(Dataset entries)
####################
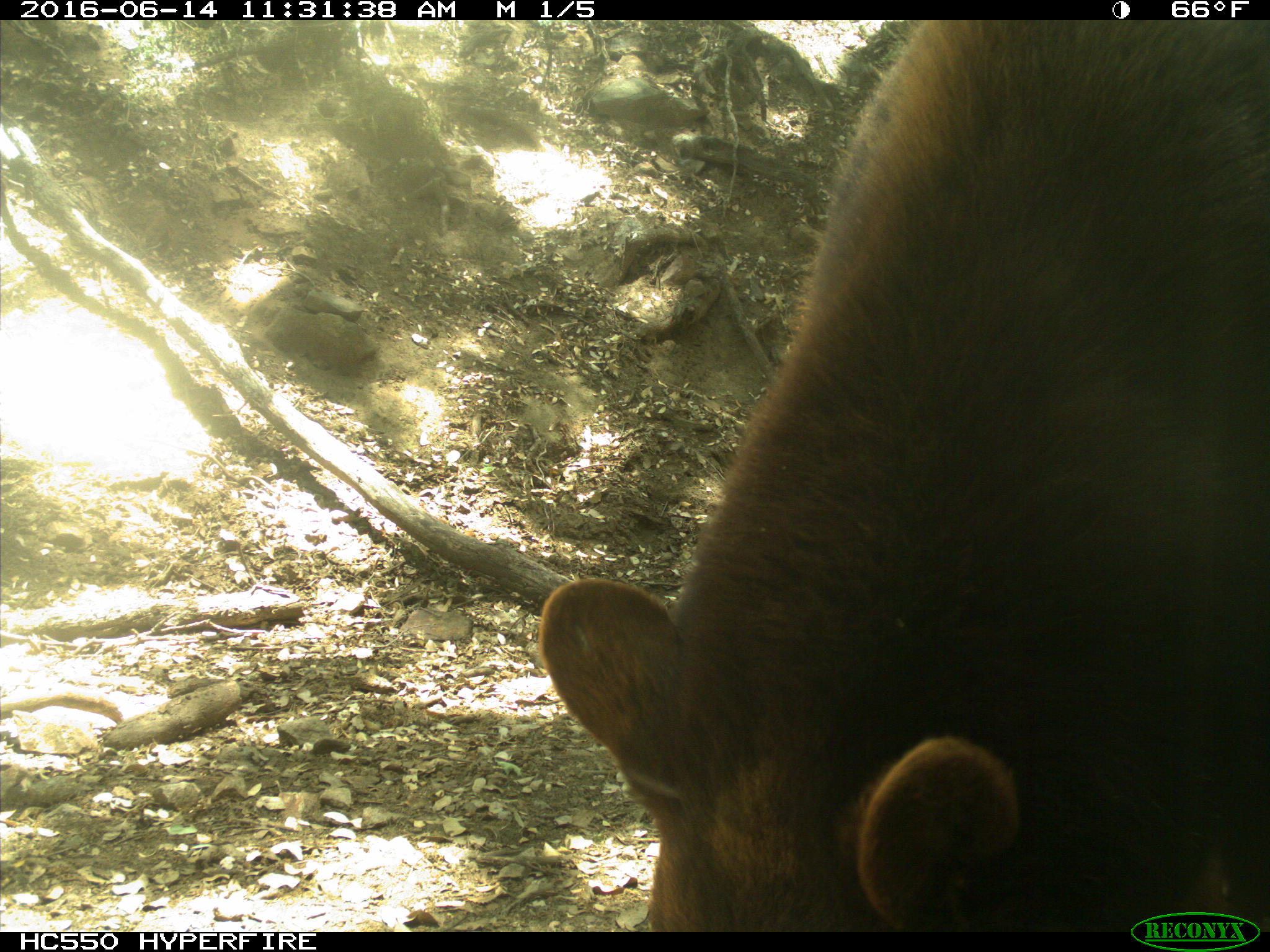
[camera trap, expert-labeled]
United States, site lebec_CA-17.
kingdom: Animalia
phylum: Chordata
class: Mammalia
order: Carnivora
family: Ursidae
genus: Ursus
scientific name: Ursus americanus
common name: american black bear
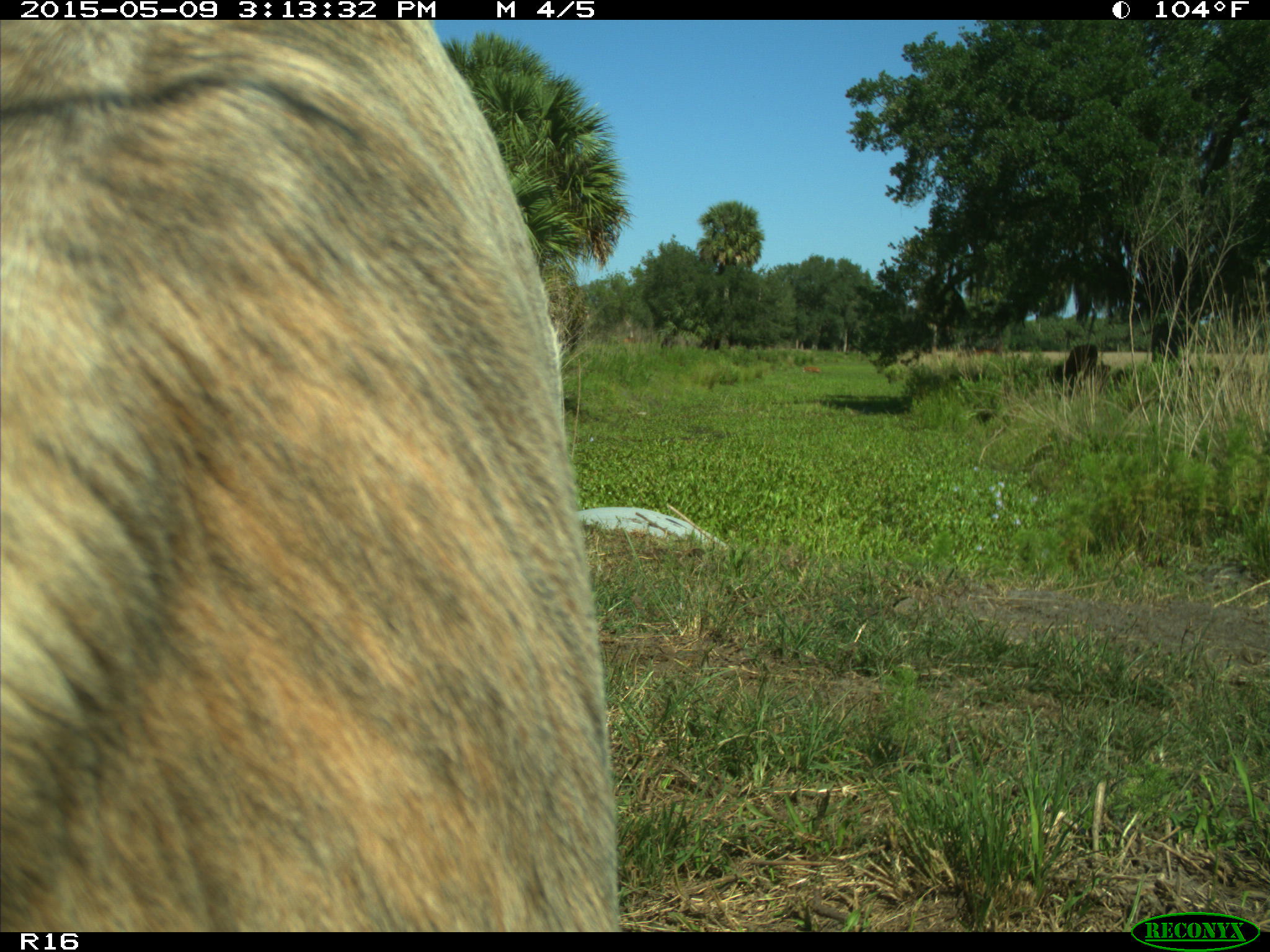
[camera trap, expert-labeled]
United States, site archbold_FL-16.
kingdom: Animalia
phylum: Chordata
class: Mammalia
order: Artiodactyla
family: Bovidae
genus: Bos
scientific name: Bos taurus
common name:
####################
▶ Work to complete:
The expected result is the data above in exact form, free of pictures.

▶ Response box:
[camera trap, expert-labeled]
United States, site lebec_CA-17.
kingdom: Animalia
phylum: Chordata
class: Mammalia
order: Carnivora
family: Ursidae
genus: Ursus
scientific name: Ursus americanus
common name: american black bear
[camera trap, expert-labeled]
United States, site archbold_FL-16.
kingdom: Animalia
phylum: Chordata
class: Mammalia
order: Artiodactyla
family: Bovidae
genus: Bos
scientific name: Bos taurus
common name:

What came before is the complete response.